▶ [Objetivo planteado a]: Indica cada línea del listado que contenga la palabra "separation" y cópiala completa.

▶ [Texto extraído]:
● ● ●

He visto tweeter que cubren hasta 22Khz por 15€, con una potencia de 300w. Aunque eso de los 300w no me lo creo. Como tiene una impedancia de 4 ohm y lo voy a alimentar con una onda cuadrada mediante un mosfet a una tension de 12v me entregara sobre 35W.


----------



## lolo2n3055 (Ago 30, 2011)

Oye y no te da pena?...........
Me refiero: 
Cambiemos los papeles:
Imagínate que un PERRO creara un ahuyentador de seres humanos a una frecuencia de 8KHz y lo conectara a un altavoz de 300W ( aunque el carajote del perro solo sea capaz de generar una potencia de 36W) y que lo dejara conectado día y noche sin parar y tu que eres un ser humano y que  estas atado al tronco de un árbol sin modo de escapar estarías  hay aguantando día y noche.............
CAGANDOTE EN LA MADRE QUE PARIO A DICHO PERRO...........


Este comentario es solo un punto de vista, no un insulto..........
Saludos.


----------



## Dano (Ago 30, 2011)

pepechip dijo:


> Hola
> Estoy desarrollando un ahuyentador de perros, en donde utilizare un microcontrolador para generar varios tonos que se iran alternando.
> El problema es que tiene que cubrir una distancia de 500mtr, y no se la potencia que tendria que dar un tweeter para tener ese alcance.
> 
> un saludo




Que tipo de lóbulo de radiación?


----------



## MGustavo (Ago 30, 2011)

● ● ●

▶ [Datos proporcionados]:
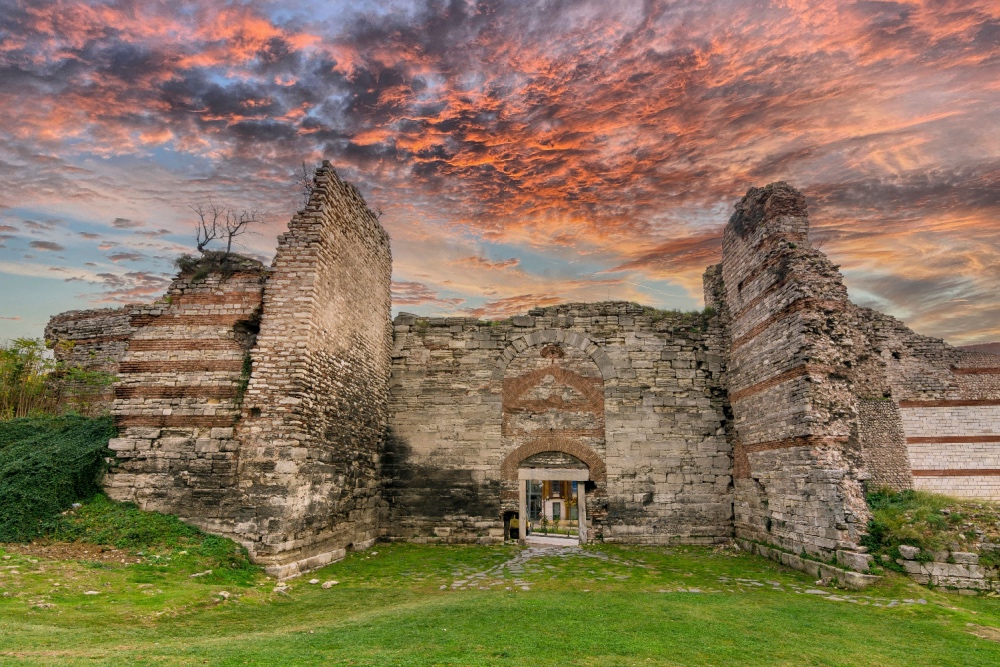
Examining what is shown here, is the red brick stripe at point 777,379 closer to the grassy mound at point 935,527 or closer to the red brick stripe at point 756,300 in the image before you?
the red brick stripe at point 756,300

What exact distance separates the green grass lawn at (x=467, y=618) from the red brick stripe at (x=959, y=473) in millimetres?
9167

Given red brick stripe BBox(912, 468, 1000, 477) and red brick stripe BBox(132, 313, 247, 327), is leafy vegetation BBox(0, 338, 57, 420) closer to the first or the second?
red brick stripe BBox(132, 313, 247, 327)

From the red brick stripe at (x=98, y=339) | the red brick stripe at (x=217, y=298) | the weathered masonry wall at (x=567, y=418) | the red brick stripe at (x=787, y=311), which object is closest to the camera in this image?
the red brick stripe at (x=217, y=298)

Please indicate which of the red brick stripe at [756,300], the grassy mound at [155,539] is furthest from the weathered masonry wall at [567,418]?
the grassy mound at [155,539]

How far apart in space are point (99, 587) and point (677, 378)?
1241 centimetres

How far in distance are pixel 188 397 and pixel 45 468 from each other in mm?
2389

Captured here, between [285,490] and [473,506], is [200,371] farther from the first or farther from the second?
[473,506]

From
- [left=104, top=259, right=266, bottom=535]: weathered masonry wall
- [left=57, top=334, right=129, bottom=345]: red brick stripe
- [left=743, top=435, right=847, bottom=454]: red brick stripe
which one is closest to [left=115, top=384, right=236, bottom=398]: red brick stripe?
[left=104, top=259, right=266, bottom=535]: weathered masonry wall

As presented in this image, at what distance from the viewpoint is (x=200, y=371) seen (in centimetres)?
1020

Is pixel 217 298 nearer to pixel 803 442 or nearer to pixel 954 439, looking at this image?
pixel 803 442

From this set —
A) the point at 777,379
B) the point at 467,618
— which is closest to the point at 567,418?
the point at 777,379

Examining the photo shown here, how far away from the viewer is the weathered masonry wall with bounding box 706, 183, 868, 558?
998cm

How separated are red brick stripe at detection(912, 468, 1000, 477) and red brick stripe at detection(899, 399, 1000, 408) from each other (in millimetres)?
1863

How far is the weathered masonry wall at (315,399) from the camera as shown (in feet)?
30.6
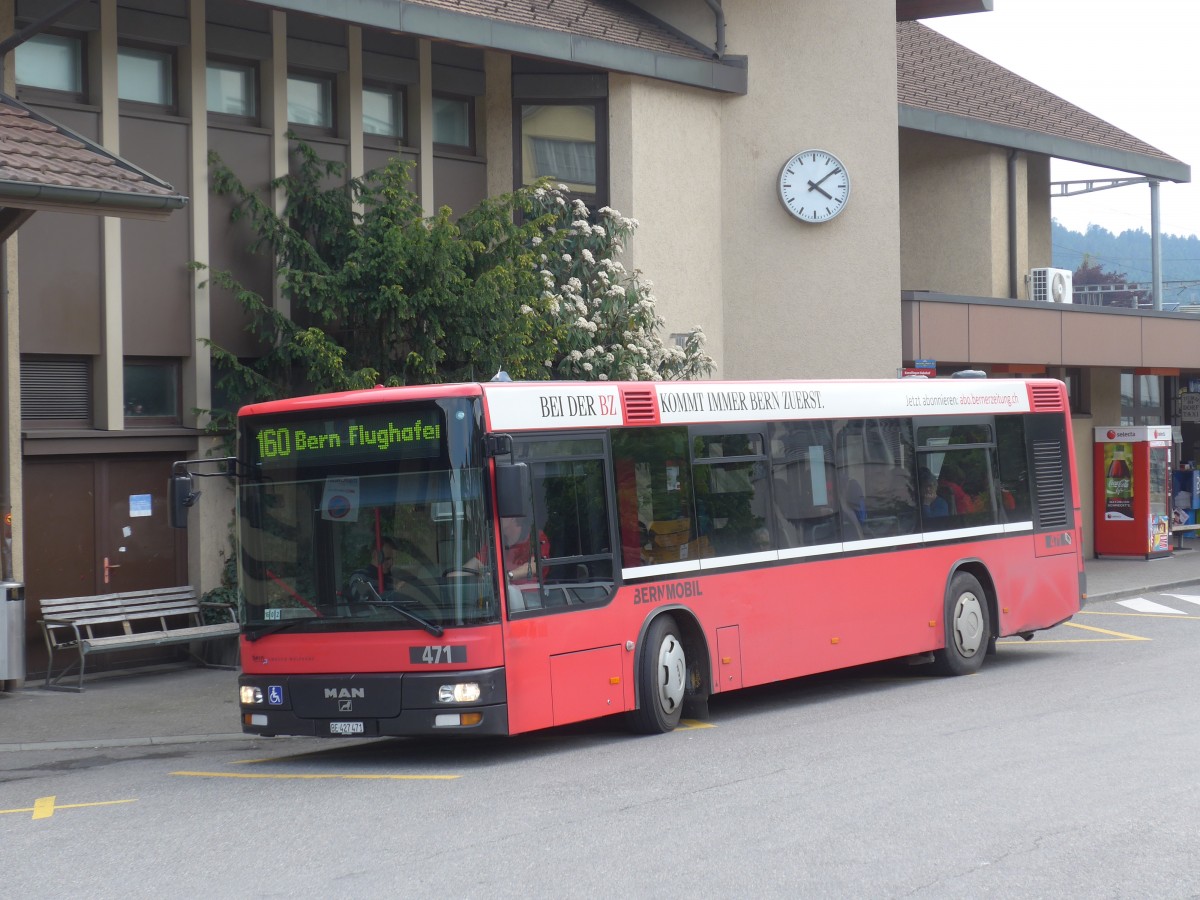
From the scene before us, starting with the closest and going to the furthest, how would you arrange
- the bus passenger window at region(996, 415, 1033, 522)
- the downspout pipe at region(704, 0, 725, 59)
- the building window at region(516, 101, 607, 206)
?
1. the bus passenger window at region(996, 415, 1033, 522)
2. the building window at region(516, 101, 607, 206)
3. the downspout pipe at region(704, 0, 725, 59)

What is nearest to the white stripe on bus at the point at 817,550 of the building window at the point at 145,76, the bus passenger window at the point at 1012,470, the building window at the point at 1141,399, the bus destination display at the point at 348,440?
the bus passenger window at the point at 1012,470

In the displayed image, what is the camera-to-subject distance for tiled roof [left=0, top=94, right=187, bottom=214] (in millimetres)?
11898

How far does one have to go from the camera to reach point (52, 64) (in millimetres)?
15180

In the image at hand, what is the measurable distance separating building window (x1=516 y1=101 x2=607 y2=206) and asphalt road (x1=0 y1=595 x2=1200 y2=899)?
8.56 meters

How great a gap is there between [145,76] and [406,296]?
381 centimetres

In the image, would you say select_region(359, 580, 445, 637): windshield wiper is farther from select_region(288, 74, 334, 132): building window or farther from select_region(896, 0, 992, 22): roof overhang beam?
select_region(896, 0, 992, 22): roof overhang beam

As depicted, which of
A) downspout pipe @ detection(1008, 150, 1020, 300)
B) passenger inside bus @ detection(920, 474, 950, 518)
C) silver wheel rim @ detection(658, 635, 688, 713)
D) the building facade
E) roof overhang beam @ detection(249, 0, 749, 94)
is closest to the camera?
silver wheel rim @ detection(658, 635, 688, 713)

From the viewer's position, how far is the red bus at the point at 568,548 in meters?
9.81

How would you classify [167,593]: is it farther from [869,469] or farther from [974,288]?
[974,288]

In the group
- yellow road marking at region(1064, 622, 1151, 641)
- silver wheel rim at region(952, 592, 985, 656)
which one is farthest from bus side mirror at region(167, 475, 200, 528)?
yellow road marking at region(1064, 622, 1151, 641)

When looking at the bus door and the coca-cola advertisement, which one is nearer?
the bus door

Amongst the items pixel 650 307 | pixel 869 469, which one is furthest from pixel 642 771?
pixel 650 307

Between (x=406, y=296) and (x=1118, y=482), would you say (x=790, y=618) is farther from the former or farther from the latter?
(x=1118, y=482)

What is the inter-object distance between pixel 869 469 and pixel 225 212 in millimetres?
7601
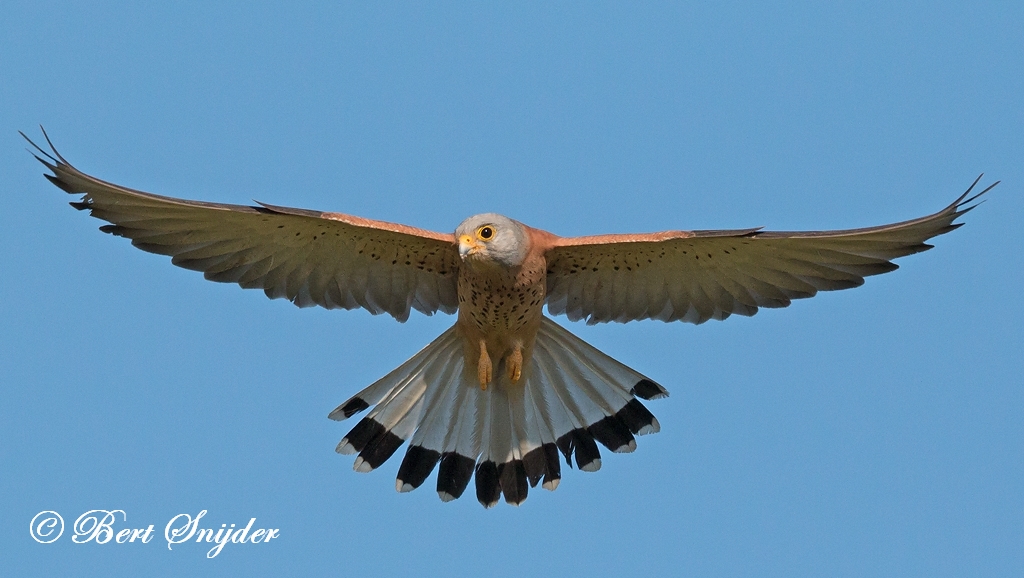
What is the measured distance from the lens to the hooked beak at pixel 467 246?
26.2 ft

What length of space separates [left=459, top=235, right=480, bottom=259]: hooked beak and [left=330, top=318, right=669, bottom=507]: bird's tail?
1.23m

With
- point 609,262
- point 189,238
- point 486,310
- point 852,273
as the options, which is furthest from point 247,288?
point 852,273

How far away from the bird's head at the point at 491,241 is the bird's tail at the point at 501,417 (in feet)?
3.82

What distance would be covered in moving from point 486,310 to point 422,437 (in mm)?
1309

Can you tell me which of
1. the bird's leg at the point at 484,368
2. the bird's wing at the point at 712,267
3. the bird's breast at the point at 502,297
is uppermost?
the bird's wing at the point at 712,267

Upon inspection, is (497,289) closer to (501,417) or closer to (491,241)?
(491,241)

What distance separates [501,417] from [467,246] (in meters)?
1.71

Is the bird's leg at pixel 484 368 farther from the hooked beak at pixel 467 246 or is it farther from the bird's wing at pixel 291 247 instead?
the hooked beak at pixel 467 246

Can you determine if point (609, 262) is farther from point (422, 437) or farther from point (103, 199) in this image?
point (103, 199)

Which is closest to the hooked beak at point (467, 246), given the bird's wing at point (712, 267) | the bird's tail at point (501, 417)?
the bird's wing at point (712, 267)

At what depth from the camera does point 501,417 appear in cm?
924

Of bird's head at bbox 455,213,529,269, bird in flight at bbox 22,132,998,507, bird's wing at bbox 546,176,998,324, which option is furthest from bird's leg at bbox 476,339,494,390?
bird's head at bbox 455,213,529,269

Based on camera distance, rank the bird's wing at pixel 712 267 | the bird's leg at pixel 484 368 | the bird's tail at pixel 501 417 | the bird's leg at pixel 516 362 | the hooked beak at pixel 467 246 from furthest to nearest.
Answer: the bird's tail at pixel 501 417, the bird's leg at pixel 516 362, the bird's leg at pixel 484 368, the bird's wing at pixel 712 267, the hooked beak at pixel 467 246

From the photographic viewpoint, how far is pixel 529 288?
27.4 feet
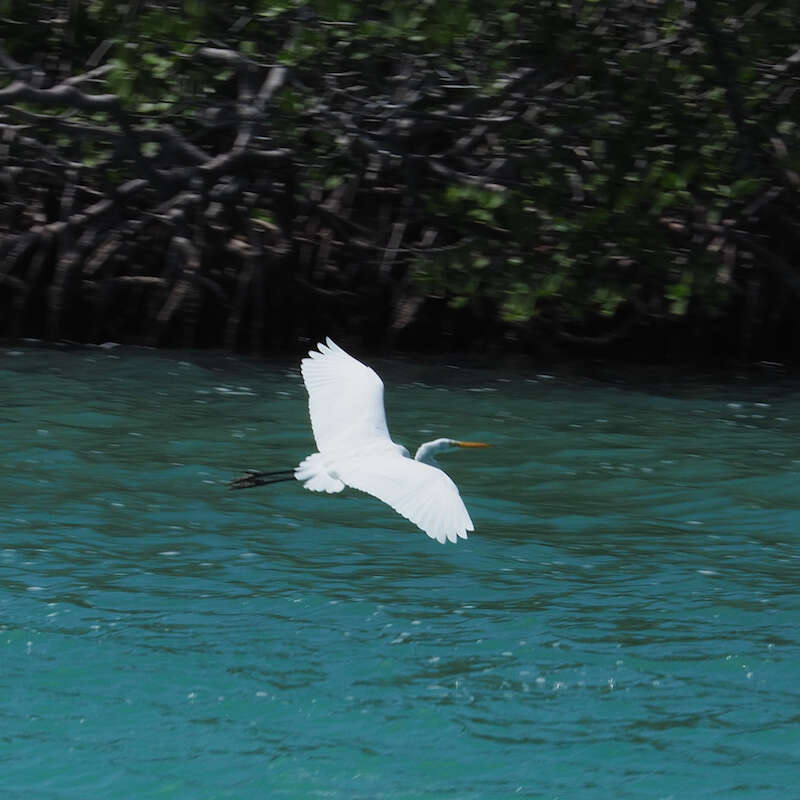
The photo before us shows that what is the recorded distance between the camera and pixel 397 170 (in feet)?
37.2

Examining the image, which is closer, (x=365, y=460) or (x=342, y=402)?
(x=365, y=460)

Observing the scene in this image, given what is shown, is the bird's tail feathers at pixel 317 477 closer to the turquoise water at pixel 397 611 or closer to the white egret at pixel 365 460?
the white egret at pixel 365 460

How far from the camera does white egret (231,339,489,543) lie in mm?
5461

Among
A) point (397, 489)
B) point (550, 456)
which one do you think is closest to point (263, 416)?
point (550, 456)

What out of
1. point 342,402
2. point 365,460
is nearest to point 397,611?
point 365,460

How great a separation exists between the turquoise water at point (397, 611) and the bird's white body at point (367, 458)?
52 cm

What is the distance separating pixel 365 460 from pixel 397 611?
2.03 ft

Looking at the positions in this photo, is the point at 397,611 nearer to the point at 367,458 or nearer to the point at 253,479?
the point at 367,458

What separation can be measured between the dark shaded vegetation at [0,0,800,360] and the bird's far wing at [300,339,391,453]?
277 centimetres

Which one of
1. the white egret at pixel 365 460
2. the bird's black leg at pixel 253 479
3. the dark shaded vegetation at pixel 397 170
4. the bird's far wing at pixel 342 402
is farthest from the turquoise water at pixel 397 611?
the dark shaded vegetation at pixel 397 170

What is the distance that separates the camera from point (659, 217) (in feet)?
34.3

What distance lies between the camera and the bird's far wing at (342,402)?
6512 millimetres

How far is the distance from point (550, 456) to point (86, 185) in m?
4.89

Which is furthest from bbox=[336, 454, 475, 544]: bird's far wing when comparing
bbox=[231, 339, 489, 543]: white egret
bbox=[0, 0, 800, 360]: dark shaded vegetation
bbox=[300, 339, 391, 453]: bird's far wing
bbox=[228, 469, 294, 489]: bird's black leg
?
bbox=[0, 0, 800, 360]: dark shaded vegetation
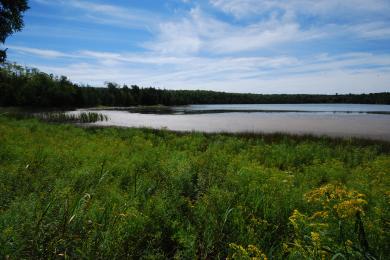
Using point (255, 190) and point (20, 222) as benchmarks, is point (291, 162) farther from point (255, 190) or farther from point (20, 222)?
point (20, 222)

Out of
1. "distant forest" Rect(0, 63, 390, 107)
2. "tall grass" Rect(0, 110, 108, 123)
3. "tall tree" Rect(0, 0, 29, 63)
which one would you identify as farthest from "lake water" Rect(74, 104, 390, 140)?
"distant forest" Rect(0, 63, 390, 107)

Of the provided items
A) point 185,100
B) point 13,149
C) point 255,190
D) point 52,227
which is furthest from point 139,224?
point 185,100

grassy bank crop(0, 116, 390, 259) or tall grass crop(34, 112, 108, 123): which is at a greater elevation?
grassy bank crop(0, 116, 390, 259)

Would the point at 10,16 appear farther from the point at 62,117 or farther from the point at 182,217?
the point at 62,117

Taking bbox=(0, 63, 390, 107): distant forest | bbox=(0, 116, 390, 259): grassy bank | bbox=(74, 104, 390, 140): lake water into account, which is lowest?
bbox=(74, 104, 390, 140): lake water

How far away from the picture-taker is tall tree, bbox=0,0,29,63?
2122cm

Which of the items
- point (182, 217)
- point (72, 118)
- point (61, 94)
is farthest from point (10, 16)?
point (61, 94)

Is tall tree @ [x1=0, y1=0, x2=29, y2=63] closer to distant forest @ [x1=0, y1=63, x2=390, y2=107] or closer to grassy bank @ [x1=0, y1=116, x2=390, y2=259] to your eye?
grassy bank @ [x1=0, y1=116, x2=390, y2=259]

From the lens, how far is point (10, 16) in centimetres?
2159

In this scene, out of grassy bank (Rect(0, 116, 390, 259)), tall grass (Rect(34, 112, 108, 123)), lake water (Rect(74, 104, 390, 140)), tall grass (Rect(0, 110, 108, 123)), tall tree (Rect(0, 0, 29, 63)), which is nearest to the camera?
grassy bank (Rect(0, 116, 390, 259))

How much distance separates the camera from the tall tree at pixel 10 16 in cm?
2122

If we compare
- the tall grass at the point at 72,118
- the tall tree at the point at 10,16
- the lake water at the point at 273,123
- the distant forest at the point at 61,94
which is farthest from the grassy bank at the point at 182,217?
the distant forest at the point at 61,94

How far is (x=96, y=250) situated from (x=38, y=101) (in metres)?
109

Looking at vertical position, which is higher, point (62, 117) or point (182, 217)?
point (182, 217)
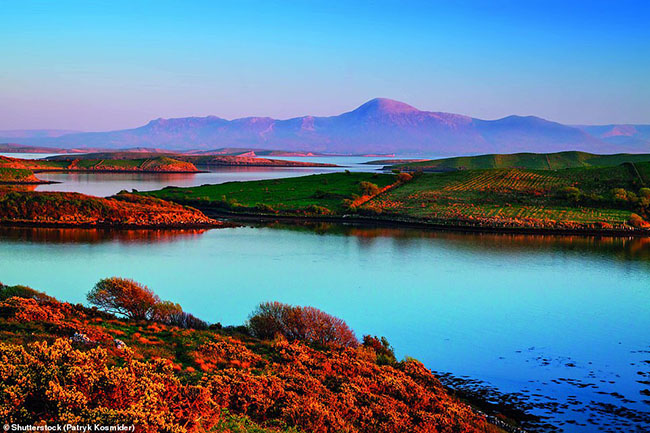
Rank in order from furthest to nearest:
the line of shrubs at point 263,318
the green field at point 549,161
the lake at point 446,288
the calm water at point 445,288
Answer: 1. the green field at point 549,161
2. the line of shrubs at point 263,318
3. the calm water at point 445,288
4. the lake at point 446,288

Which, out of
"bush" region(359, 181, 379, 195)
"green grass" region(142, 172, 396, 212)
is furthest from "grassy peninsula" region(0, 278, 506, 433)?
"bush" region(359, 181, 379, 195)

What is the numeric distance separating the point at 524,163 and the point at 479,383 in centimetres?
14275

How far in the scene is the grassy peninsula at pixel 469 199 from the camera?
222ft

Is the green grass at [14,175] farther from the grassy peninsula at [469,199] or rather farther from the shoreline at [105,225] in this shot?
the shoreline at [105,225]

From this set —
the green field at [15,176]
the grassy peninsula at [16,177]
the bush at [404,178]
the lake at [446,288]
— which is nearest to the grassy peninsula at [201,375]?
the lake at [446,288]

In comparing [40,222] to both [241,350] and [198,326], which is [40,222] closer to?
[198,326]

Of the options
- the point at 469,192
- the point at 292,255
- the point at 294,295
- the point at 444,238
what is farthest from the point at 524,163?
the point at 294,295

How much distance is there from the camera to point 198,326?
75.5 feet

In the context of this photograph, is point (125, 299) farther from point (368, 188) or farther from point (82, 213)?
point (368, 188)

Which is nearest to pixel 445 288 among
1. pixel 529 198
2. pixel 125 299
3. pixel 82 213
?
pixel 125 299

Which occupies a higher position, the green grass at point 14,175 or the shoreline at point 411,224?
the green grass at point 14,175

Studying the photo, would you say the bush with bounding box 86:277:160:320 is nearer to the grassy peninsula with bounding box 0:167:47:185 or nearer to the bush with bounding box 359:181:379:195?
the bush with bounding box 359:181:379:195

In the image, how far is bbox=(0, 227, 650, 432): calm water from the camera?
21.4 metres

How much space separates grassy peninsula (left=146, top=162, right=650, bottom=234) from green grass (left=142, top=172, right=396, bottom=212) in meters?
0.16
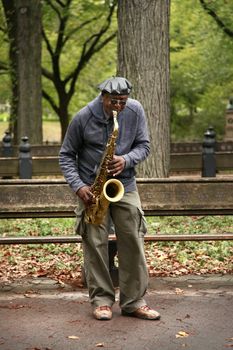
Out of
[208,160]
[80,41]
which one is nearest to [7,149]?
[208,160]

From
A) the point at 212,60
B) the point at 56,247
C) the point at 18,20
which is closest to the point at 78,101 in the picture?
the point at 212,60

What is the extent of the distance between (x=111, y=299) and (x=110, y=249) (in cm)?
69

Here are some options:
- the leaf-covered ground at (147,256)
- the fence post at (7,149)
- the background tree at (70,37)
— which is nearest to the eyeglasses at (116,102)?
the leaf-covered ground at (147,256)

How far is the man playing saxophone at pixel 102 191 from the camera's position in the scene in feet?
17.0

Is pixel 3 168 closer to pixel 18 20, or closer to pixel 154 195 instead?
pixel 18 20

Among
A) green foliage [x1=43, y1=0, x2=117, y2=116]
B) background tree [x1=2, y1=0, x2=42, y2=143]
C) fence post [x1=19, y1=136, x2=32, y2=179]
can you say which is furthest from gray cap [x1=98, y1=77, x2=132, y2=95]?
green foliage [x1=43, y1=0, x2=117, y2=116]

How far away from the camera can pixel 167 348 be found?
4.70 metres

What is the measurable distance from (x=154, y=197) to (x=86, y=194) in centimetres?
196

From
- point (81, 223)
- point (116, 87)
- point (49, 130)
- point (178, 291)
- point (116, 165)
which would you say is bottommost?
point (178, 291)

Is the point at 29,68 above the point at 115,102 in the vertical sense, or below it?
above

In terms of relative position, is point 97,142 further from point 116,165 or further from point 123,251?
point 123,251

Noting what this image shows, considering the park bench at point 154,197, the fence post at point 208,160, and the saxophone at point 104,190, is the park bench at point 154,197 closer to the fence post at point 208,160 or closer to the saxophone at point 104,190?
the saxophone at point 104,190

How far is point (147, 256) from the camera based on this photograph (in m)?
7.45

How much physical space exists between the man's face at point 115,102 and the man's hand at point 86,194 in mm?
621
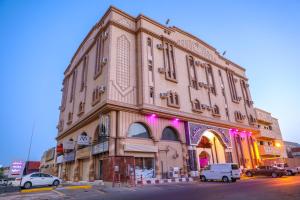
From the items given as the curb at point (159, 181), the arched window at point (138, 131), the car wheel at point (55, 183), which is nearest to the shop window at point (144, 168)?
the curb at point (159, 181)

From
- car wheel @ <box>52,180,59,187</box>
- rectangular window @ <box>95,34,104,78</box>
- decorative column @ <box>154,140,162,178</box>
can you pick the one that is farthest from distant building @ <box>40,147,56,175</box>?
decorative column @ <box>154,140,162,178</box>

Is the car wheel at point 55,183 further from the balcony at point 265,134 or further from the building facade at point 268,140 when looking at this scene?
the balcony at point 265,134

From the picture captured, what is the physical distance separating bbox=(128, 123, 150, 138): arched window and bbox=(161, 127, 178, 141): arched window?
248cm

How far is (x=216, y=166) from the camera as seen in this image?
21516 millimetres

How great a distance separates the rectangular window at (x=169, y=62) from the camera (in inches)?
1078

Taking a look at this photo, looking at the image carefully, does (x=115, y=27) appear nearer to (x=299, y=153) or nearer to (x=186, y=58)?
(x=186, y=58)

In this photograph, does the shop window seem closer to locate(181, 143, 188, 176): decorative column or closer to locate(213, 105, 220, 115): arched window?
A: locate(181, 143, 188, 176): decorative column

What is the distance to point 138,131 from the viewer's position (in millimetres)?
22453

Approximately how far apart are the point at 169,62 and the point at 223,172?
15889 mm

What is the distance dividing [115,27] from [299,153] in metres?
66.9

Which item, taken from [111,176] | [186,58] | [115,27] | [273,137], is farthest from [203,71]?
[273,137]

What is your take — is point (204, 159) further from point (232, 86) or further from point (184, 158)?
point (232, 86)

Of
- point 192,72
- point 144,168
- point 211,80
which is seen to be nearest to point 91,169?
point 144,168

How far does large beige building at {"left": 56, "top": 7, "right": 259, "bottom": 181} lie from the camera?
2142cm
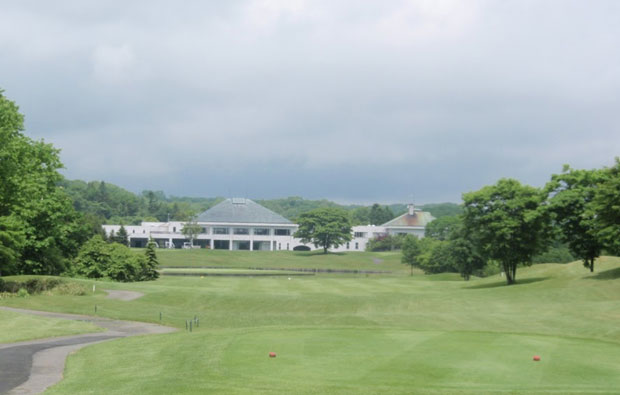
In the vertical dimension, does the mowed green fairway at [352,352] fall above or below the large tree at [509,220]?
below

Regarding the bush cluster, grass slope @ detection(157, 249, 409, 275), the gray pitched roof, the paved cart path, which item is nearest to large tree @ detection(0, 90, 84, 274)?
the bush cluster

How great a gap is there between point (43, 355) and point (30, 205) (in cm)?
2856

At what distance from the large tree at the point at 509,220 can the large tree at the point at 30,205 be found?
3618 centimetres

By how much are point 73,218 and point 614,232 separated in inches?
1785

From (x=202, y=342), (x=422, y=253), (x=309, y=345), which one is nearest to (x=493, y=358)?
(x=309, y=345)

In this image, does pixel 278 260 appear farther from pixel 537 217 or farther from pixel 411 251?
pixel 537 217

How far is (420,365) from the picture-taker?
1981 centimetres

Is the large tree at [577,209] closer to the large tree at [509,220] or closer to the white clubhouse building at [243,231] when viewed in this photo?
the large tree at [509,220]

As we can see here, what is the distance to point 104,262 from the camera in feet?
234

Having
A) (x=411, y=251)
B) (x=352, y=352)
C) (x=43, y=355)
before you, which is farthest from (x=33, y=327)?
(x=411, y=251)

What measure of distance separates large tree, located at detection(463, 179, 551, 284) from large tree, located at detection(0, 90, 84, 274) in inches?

● ● ●

▶ [Objetivo planteado b]: Copia íntegro, sin ningún cambio, el hilo del foro sobre el ahuyentador de perros que aparece arriba.

▶ [Respuesta del ejercicio a]:
How great a separation exists between the turquoise water at point (397, 611) and the bird's white body at point (367, 458)?
What separation can be measured between the dark shaded vegetation at [0,0,800,360] and the bird's far wing at [300,339,391,453]?

▶ [Respuesta del ejercicio b]:
He visto tweeter que cubren hasta 22Khz por 15€, con una potencia de 300w. Aunque eso de los 300w no me lo creo. Como tiene una impedancia de 4 ohm y lo voy a alimentar con una onda cuadrada mediante un mosfet a una tension de 12v me entregara sobre 35W.


----------



## lolo2n3055 (Ago 30, 2011)

Oye y no te da pena?...........
Me refiero: 
Cambiemos los papeles:
Imagínate que un PERRO creara un ahuyentador de seres humanos a una frecuencia de 8KHz y lo conectara a un altavoz de 300W ( aunque el carajote del perro solo sea capaz de generar una potencia de 36W) y que lo dejara conectado día y noche sin parar y tu que eres un ser humano y que  estas atado al tronco de un árbol sin modo de escapar estarías  hay aguantando día y noche.............
CAGANDOTE EN LA MADRE QUE PARIO A DICHO PERRO...........


Este comentario es solo un punto de vista, no un insulto..........
Saludos.


----------



## Dano (Ago 30, 2011)

pepechip dijo:


> Hola
> Estoy desarrollando un ahuyentador de perros, en donde utilizare un microcontrolador para generar varios tonos que se iran alternando.
> El problema es que tiene que cubrir una distancia de 500mtr, y no se la potencia que tendria que dar un tweeter para tener ese alcance.
> 
> un saludo




Que tipo de lóbulo de radiación?


----------



## MGustavo (Ago 30, 2011)